** Opening Text shown block **
What the Frack? The Truth Behind Hydrological Fracturing
Fracking, more technically referred to a hydrological fracturing, has been set on center stage surrounded by controversy as a result of misinformation and misunderstanding. Hydraulic fracturing has been taking place in America for nearly 60 years with over one million wells drilled since 1940. With a process such as this being used time and time again many improvements and modifications have been made to make the process safer and more efficient.
The process of bringing a well to completion is fairly fast taking only 70 to 100 days for a single well considering each well can be in production for 20 to 40 years. The construction timeline takes 4-8 weeks to prepare the site, 4-5 weeks to prepare the drilling rig and associated equipment and materials and 2-5 days of actual drilling. After the initial drilling, the affect surface area is reduced to the size of a two-car garage and the rest of the site is remediated to its original condition.
An overview of the drilling process can be seen here.
Typically, steel pipe known as surface casing is cemented into place at the uppermost portion of a well for the specific purpose of protecting the groundwater. Casing and cementing are critical parts of the well construction that not only protect any water zones, but are also important to successful oil or natural gas production from hydrocarbon bearing zones. It is critical for the casing and cementing to be done correctly in order to protect groundwater supplies. It’s also very important for brine wells to be sealed correctly also. Brine wells are used to store the saline water used during the fracking process. Since 1940, there have not been any confirmed cases of groundwater contamination due to hydrological fracturing. Many cases of water contamination occur due to old brine wells being improperly sealed and cased. To prevent contamination via the brine wells regulations must be imposed to insure they are cased and monitored correctly.
** Closing Text shown block **
## Problem A
In the fracking article, how many years can a single well stay in production?
## Problem B
Switch "two-car garage" to "single-car garage" in the fracking article, then write out everything from "The process of" down to "be seen here." with that change.
## Problem C
Carry on the article about fracking from where it stops.
** Opening Given information block **
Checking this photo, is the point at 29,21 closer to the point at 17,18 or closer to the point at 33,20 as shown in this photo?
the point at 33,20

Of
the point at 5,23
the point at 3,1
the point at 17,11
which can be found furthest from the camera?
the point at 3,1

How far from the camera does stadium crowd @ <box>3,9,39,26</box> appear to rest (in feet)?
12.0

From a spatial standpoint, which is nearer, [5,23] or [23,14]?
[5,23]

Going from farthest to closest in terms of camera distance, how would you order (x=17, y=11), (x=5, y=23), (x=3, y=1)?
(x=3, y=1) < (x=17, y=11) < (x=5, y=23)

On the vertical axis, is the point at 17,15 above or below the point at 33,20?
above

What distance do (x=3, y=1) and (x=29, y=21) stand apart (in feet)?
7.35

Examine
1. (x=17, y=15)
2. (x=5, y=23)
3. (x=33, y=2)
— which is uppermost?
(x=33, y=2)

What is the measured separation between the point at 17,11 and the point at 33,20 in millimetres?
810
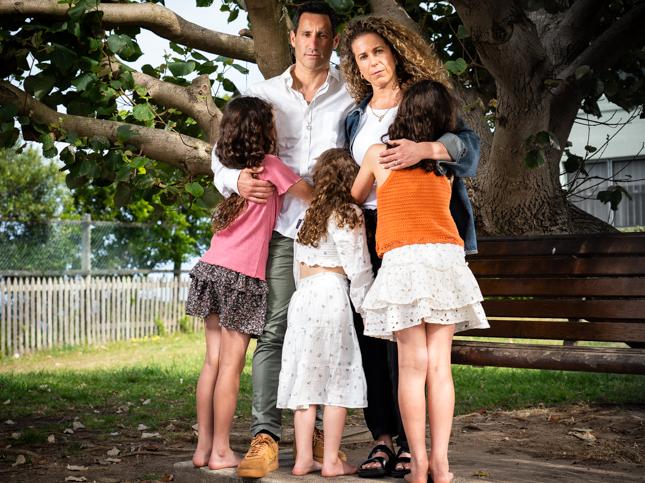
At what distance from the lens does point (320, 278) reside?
** Closing Given information block **
** Opening Given information block **
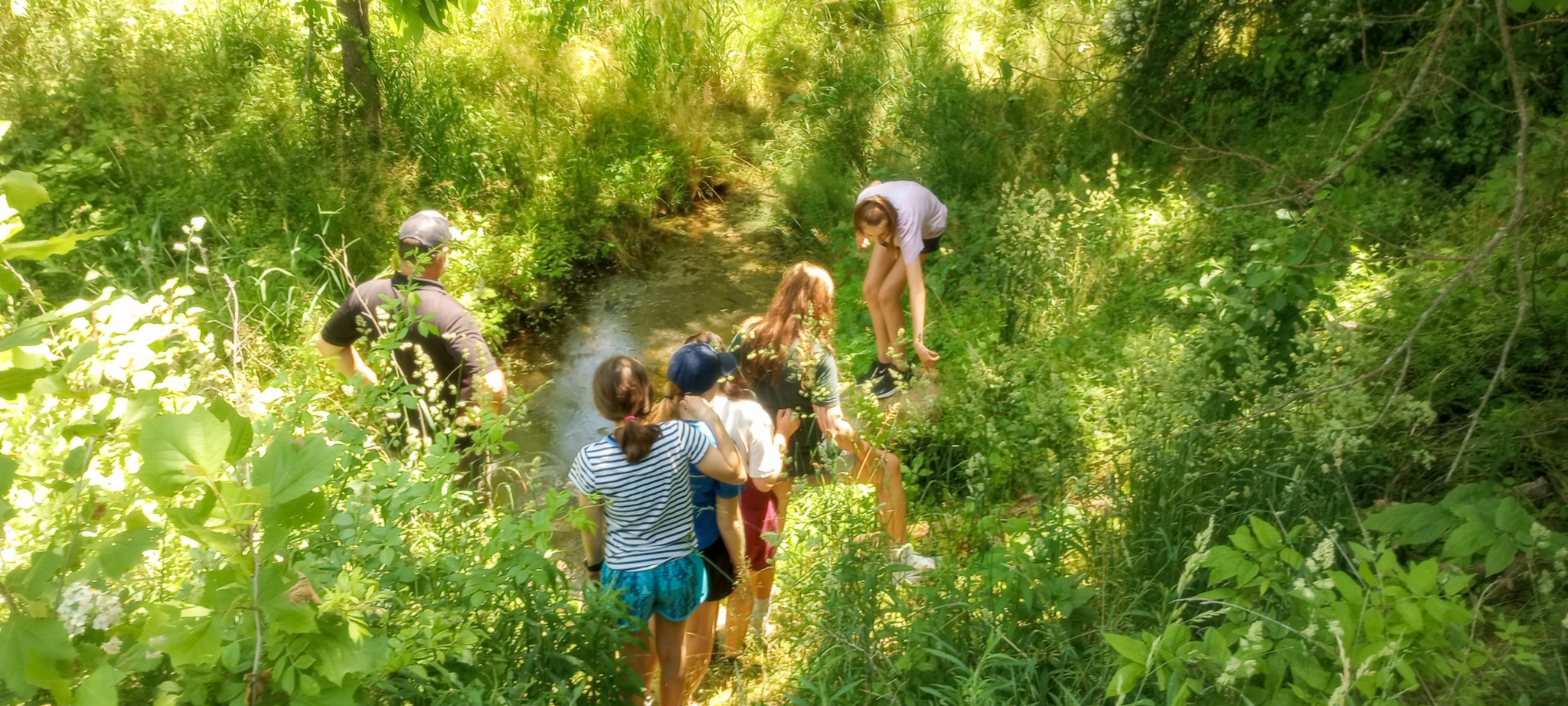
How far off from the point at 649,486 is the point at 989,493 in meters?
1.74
** Closing Given information block **
## Output A
20 to 40 years.

## Output B
The process of bringing a well to completion is fairly fast taking only 70 to 100 days for a single well considering each well can be in production for 20 to 40 years. The construction timeline takes 4-8 weeks to prepare the site, 4-5 weeks to prepare the drilling rig and associated equipment and materials and 2-5 days of actual drilling. After the initial drilling, the affect surface area is reduced to the size of a single-car garage and the rest of the site is remediated to its original condition.
An overview of the drilling process can be seen here.

## Output C
In theory, the process of drilling is safe on paper, but no one can accurately say there is no risk associated with it because there are risks associated with any action. Safeguardsproposed by the NRDC include:
1. Putting the most sensitive lands, including critical watersheds, completely off limits to fracking;2. Not allowing leaky systems by setting clean air standards that ensure methane leaks are well under one percent of production to reduce global warming pollution, and requiring green completions and other techniques to reduce air pollution;
3. Mandating sound well drilling and construction standards by requiring the strongest well siting, casing and cementing and other drilling best practices;
4. Protecting the landscape, air, or water from pollution by closing Clean Air, Clean Water and Safe Drinking Water loopholes, reducing toxic waste, and holding toxic oil and gas waste to the same standards as other types of hazardous waste, funding robust inspection and enforcement programs, and disclosing fully all chemicals;
5. Using gas to replace dirtier fossil fuels like coal by prioritizing renewables and efficiency, implementing recently established mercury, sulfur and other clean air standards, and setting strong power plant carbon pollution standards; and6. Allowing communities to protect themselves and their future by restricting fracking through comprehensive zoning and planning.
Implementing these proposed safeguards would allow hydrological fracturing to become a more viable energy resource without posing any environmental risks.